AANGELEVERDE TEKST:
○ ○ ○ ○ ○ ○ ○

Onze Taal Woordpost

Genootschap Onze Taal (2020)

Gepubliceerd op 25-01-2021

grief

betekenis & definitie

betekenis
bezwaar, klacht, reden tot ontevredenheid

uitspraak
[grief]

citaat
"Mede naar aanleiding van de grieven van het comité bundelde de waarnemend nationale ombudsman Frank van Dooren eenentwintig klachten van burgers die door het comité werden aangedragen en die op zijn verzoek door de onafhankelijke klachtencommissie moesten worden beoordeeld."
Bron: Politiegeweld in de Schilderswijk (Harm Ede Botje en Abdou Bouzerda, Vrij Nederland, 15 november 2014)

woordfeit
Het woord grief is rond het jaar 1300 overgenomen uit het Frans, met de betekenis 'leed, verdriet'. In het Frans en in het Nederlands ontwikkelde de betekenis zich later tot 'bezwaar, klacht'. Grief gaat terug op het Latijnse bijvoeglijk naamwoord gravis 'zwaar'.
In het citaat hierboven is grieven het meervoud van grief. Er bestaat ook een werkwoord grieven, met de betekenis 'krenken, kwetsen'; vooral het voltooid deelwoord daarvan komt geregeld voor: gegriefd is 'gekrenkt, beledigd'.

○ ○ ○ ○ ○ ○ ○

DOEL OPDRACHT:
Schrijf uit de woordpost over grief letterlijk over wat begint bij "In het citaat" en doorloopt tot en met "is 'gekrenkt, beledigd'.".

○ ○ ○ ○ ○ ○ ○

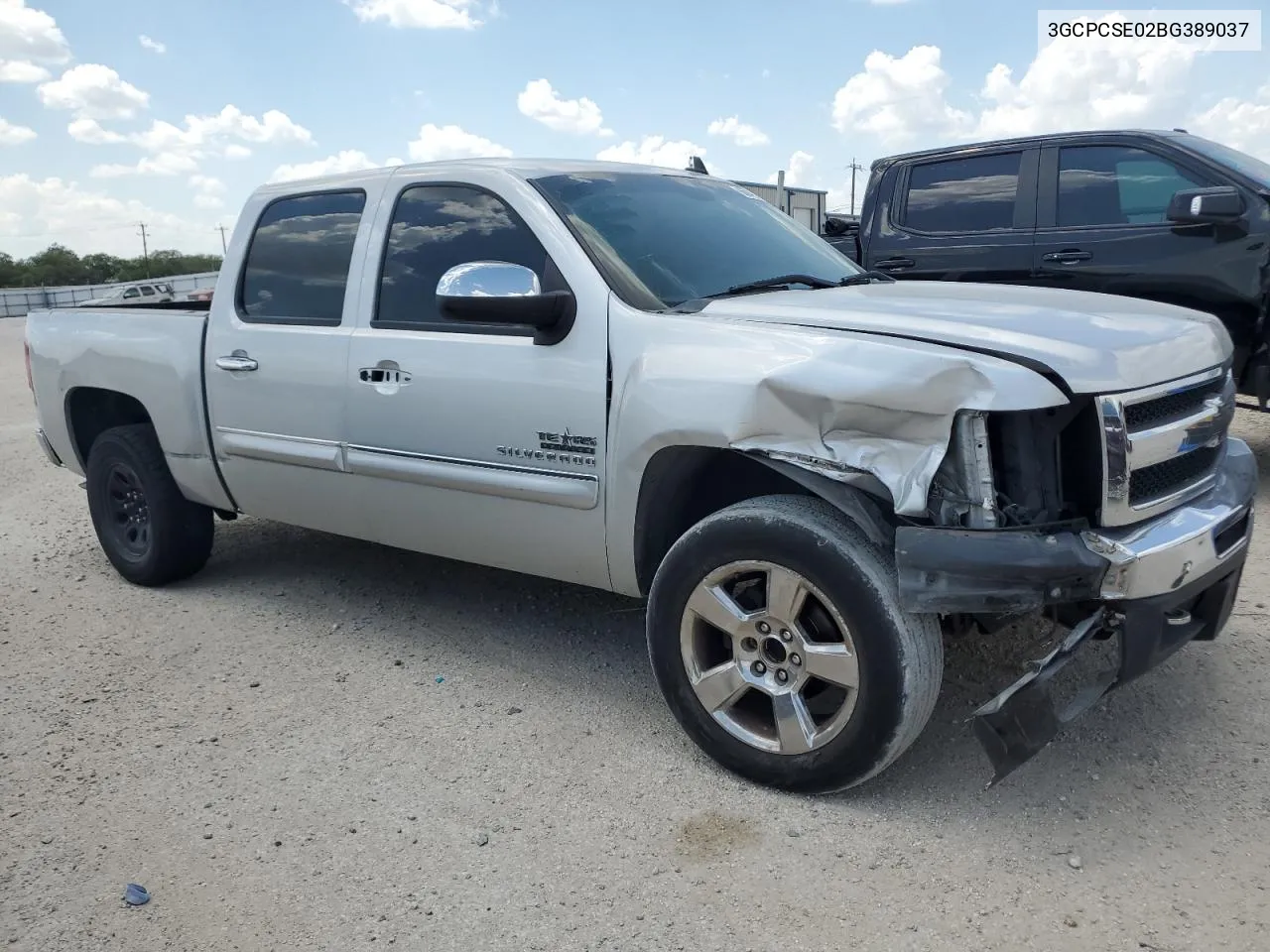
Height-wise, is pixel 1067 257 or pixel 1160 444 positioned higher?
pixel 1067 257

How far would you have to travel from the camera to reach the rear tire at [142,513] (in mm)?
4918

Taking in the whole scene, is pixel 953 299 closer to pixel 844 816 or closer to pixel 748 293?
pixel 748 293

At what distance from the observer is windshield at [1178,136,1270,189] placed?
5.88 m

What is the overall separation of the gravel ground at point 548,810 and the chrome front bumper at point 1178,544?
66 cm

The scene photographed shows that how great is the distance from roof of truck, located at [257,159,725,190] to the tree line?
72.0 meters

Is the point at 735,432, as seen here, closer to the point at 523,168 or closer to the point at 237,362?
the point at 523,168

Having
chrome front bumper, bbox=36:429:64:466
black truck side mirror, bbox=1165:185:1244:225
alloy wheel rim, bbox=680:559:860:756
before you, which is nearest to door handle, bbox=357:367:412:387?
alloy wheel rim, bbox=680:559:860:756

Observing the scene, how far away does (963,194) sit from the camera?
22.5ft

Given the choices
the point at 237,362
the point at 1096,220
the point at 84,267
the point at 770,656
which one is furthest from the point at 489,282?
the point at 84,267

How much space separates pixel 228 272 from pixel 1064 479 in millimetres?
3548

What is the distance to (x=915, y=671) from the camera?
2693mm

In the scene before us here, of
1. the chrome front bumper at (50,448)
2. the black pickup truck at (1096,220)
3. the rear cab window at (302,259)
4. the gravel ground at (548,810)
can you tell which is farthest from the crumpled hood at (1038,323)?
the chrome front bumper at (50,448)

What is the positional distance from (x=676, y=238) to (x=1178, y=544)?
1.88m

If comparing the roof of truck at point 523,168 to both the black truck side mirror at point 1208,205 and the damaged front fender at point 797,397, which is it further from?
the black truck side mirror at point 1208,205
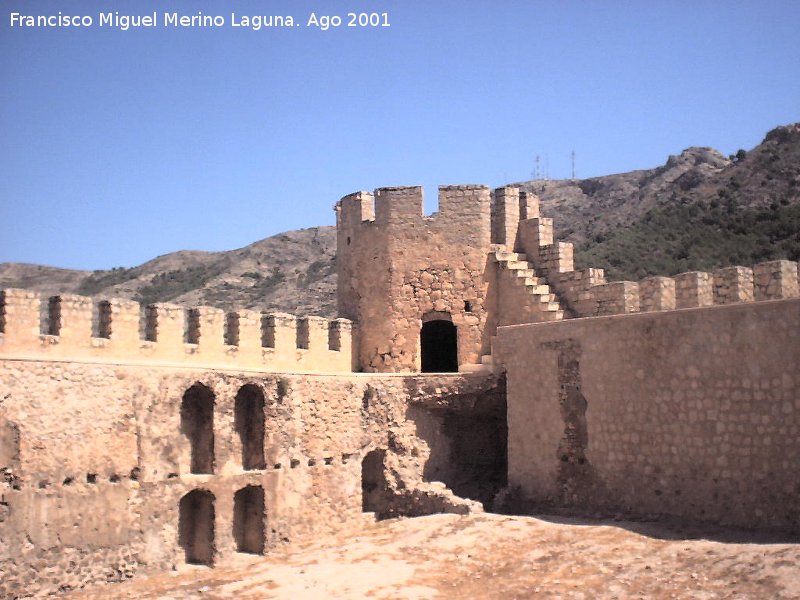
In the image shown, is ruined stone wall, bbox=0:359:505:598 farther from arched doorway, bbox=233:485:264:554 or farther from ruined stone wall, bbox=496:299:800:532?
ruined stone wall, bbox=496:299:800:532

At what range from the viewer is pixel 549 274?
1811 centimetres

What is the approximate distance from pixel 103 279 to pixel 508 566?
1850 inches

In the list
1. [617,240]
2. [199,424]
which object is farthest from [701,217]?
[199,424]

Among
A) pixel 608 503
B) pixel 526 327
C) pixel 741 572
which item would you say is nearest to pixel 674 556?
pixel 741 572

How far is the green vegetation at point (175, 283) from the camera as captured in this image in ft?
163

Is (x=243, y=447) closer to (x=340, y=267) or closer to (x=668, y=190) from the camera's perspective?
(x=340, y=267)

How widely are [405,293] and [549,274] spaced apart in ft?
9.13

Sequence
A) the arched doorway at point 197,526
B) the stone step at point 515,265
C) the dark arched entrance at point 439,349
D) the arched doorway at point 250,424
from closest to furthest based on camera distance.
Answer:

○ ○ ○ ○ ○ ○ ○

ANTWOORD OPDRACHT:
In het citaat hierboven is grieven het meervoud van grief. Er bestaat ook een werkwoord grieven, met de betekenis 'krenken, kwetsen'; vooral het voltooid deelwoord daarvan komt geregeld voor: gegriefd is 'gekrenkt, beledigd'.